For a few seconds, there was silence behind them; Rowena even eased off the gas a bit and relaxed the painfully tight grip on the wheel. The sense of triumph was profound, if brief: the box car trailer exploded into a mass of twisted aluminum panels and crossbeams, then spat out the half-track, slightly worse for wear but still holding its speed. Mark got one look at it, leaned back into his seat and said what the whole car was thinking.

"We're screwed."

---

"Done! Done?" Algernon shouted, though he knew that it was neither necessary nor helpful. The connection was dead - not cut out, but closed, and hearing a running gun fight in the background didn't bolster his confidence.

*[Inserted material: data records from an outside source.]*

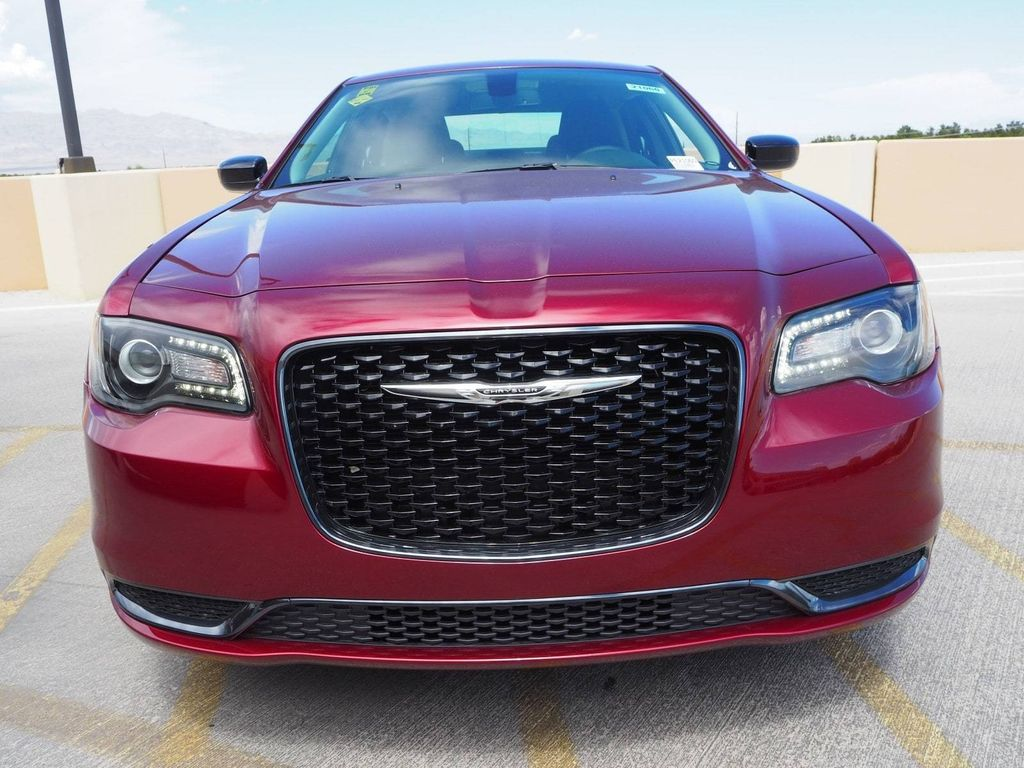 2018 Chrysler 300 Touring RWD - 17731769 - 1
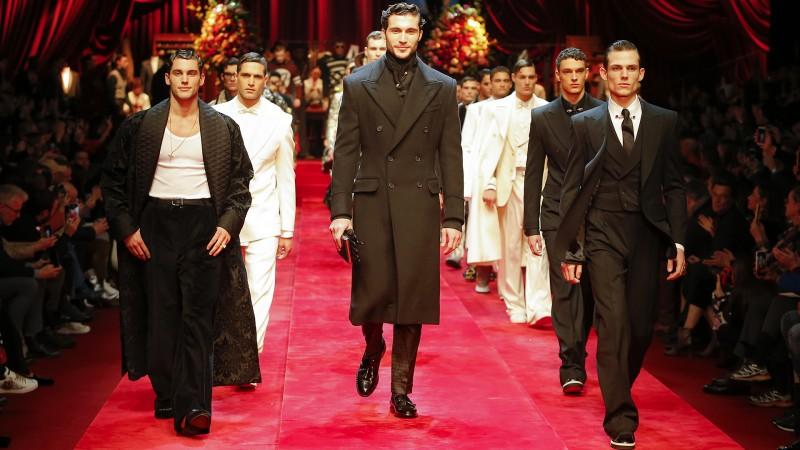 El lujoso invierno masculino de Dolce&Gabbana brilla en Milán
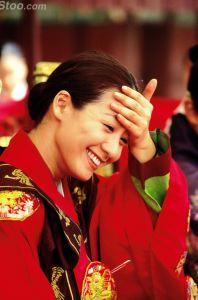 הזמרת סוּמִי ג'וֹ בתפקיד המלכה מין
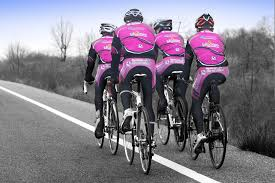 ciclisti appaiati.png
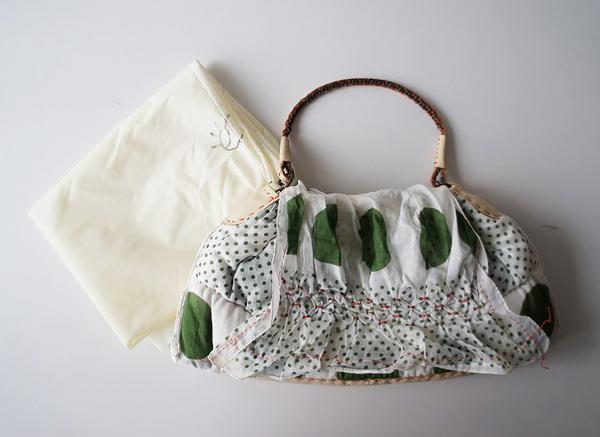 ebagosドット柄中綿入りハンドバッグ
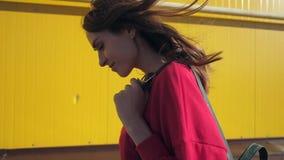 Retrato de la mujer hermosa almacen de video
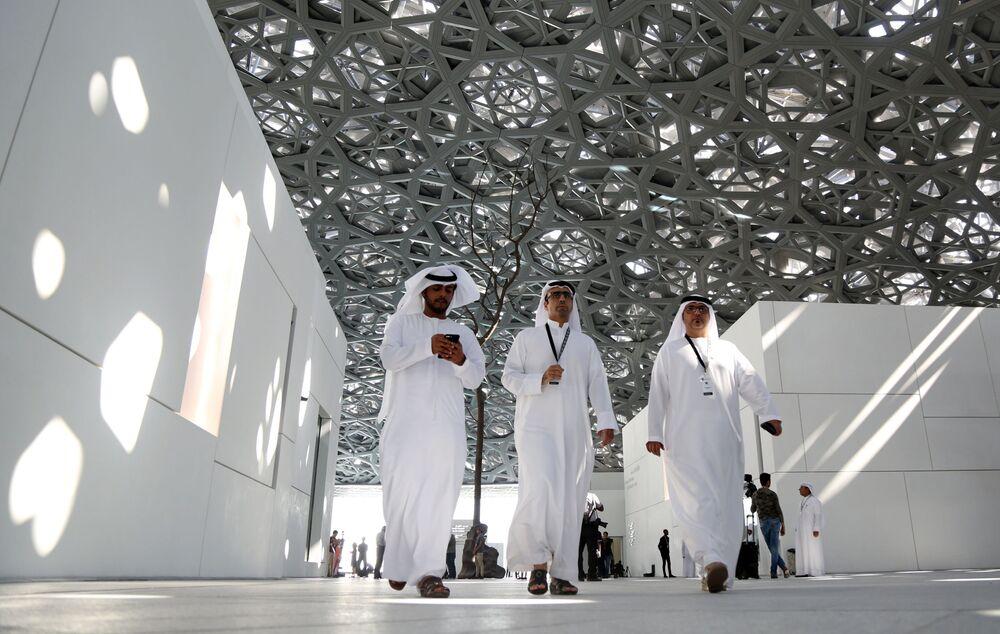 مبنى متحف الفنون لوفر أبو ظبي في أبو ظبي، الإمارات العربية المتحدة 6 نوفمبر/ تشرين الثاني 2017
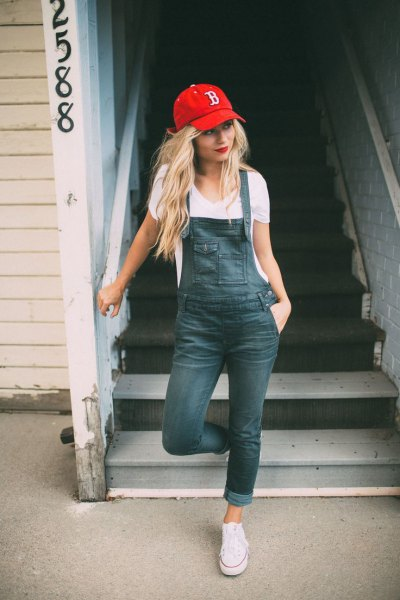 white v neck t shirt with grey cuffed skinny denim overall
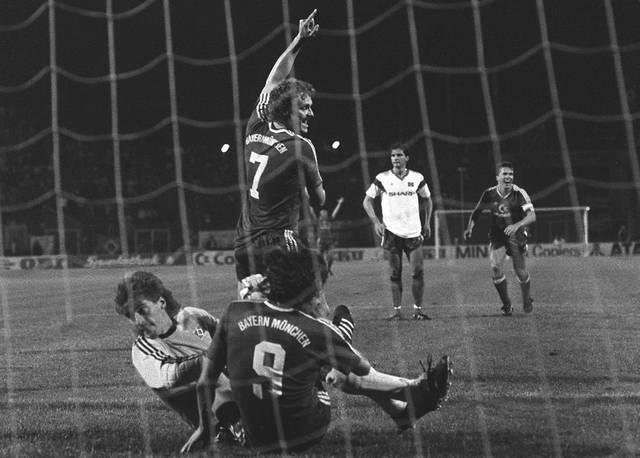 Uli STEIN foult Juergen WEGMANN 1987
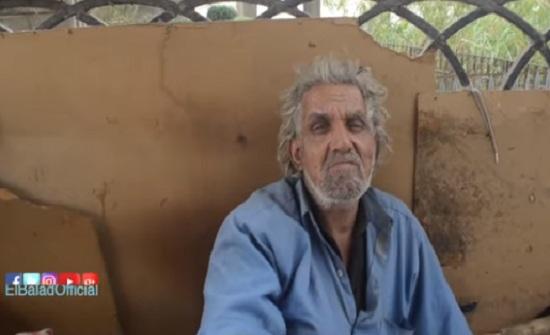 بالفيديو .. مشرد مصري مسن:  «الكلاب أحن عليّ من البني آدمين»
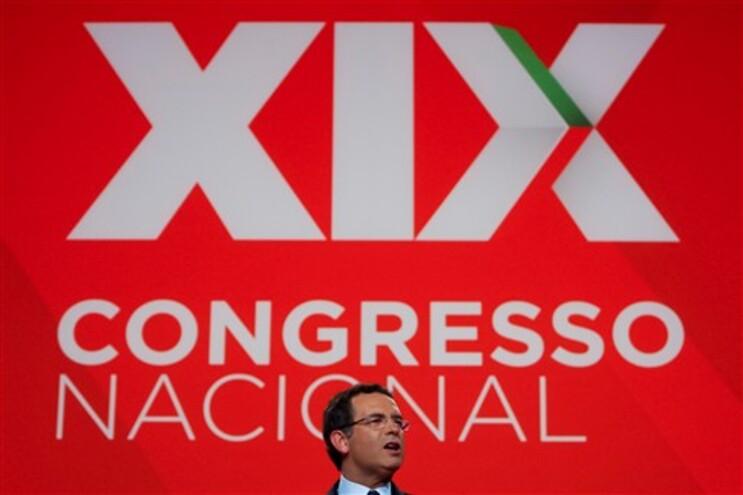 Socialista Pedro Silva Pereira diz que postura do Governo não é própria de quem quer consenso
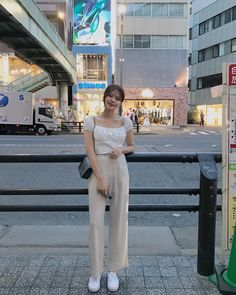 Korean Casual Outfits, Korean Outfit Street Styles, Cute Casual Outfits, Simple Outfits, Korean Girl Fashion, Korean Fashion Trends, Korean Street Fashion, Asian Fashion, Ulzzang Fashion Summer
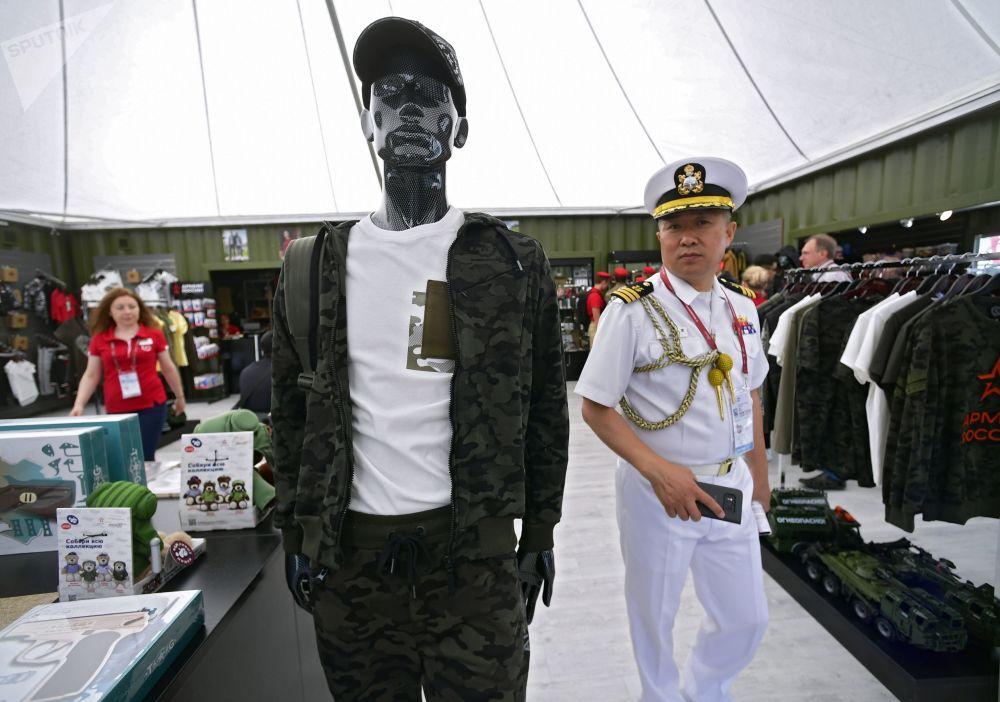 Bugün kapılarını  açan ARMY-2019  Uluslararası Askeri Teknik Forumu'nu ziyaret eden yabancı askerlerden biri.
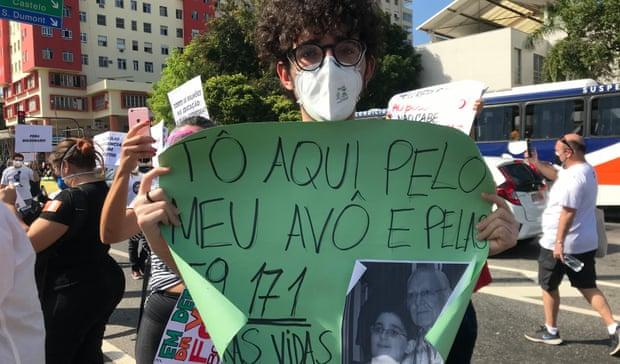 Thanh niên Luiz Dantas với tấm biểu ngữ chỉ trích chính phủ lâm thời Ảnh: Handout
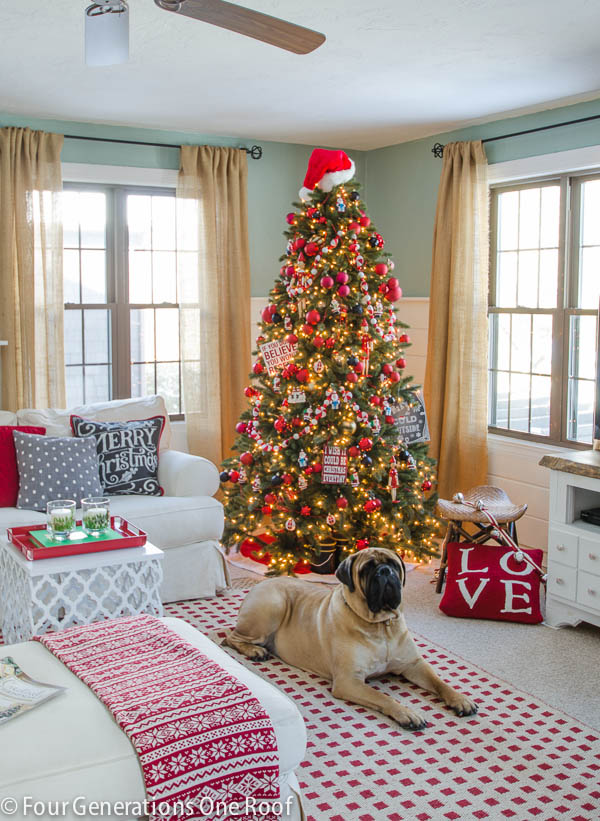 4GENS1ROOFChristmas decorating ideas - red + black living room-6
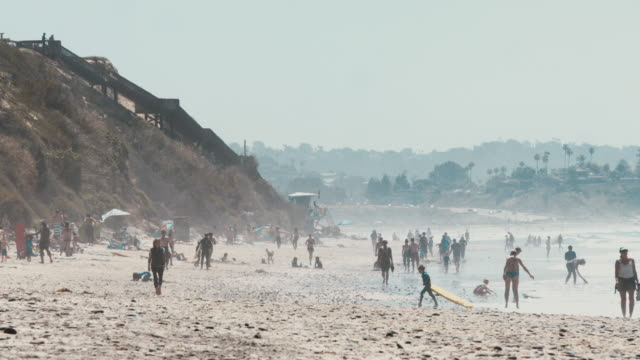 vidéos et rushes de fun day at the beach - san diego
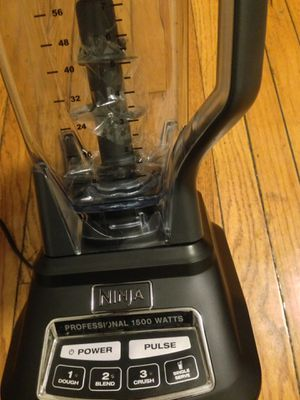 Ninja Professional blender 1500 watts for Sale in Chicago, IL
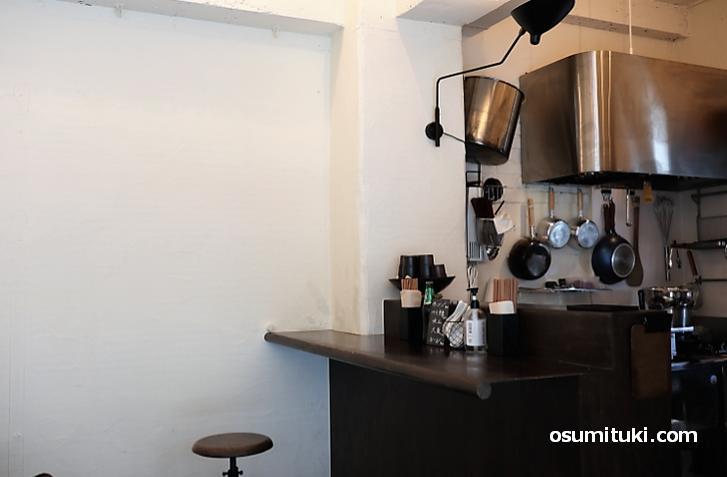 すごくお洒落な小さいカフェみたいな雰囲気
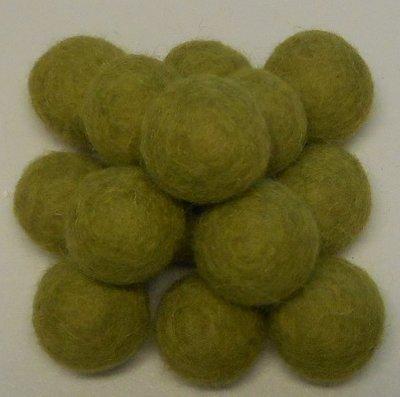 Vilt balletjes olijf groen 20 mm doorsnee 10 stuks per zakje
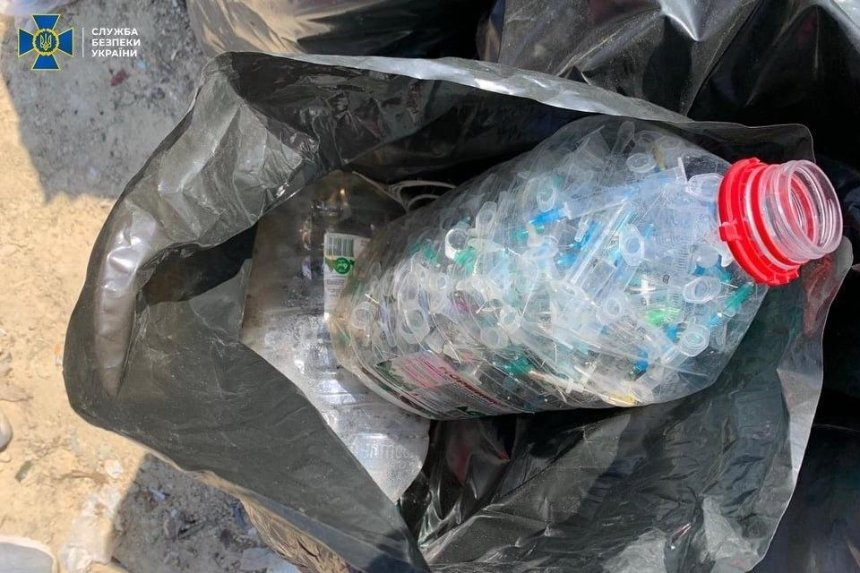 На Киевщине тонны зараженных отходов с инфекционных больниц свозили на обычные свалки, — СБУ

He grabbed a discarded headset from his position in the cockpit and switched the connection from stand-by to talk.

"Krueger? You there?"

Algernon's voicebox created a vibrating column of air in his throat, spawning a series of sound waves that resonated through his mouth before being picked up by the microphone and converted into electrical current. Intricate analog circuitry filtered the signal for ambient noise, producing an electronic representation of the fringewalker's voice. It passed through an ADC and piggybacked onto a data stream within the mainframe-sized central computer of the Antonov. A satellite modem beamed the data into space, passing through miles of air with only minor attenuation. Once there, a communications satellite bounced to data to another Archer asset: a low-observability airship serving as a communications relay for this part of the Southern Atlantic. After another go through that computer, the data was redirected, modulating a blue laser shining into the waves far below. Finally, Archangelsk - Admiral Orban's submarine - picked up the beam with a highly-sensitive photocell, reconstructed the digital data from the laser and used its own computer to render the stream back into sound.

"Yes, and this is fascinating," Krueger's voice shot back through the headset, though even the poor quality reflected his boredom. "Why, just the other minute, someone asked me if I wanted coffee. I tell you, this submarine thing? It's a life on the edge."
"Krueger, listen. If I give you information on a transmission, can you track it?"
"What, from here?"
"With the plane. It's got some ELINT gear, right?"
"...well, I can try."

Thirty seconds for Algernon to pull up the cochlear implant specs from secure Archer servers. Ten seconds for Krueger to gasp.

And then he started hacking it.

"Vector," Algernon shouted, "get us airborne!"
"Can do, chief," Vector replied. He was an aviator-cum-fringewalker - one of those "blink and you'll miss him" guys, but that was arguably the entire point of Division Nihil.

The Antonov roared to life much like the biblical Leviathan as its jet engines spun up from idle to full thrust; slowly, she picked up momentum, a colossal creature of aluminum and kerosene thundering down the rollfield until Mother Earth released its grip. Even the retraction of the landing gear was awe-inspiring.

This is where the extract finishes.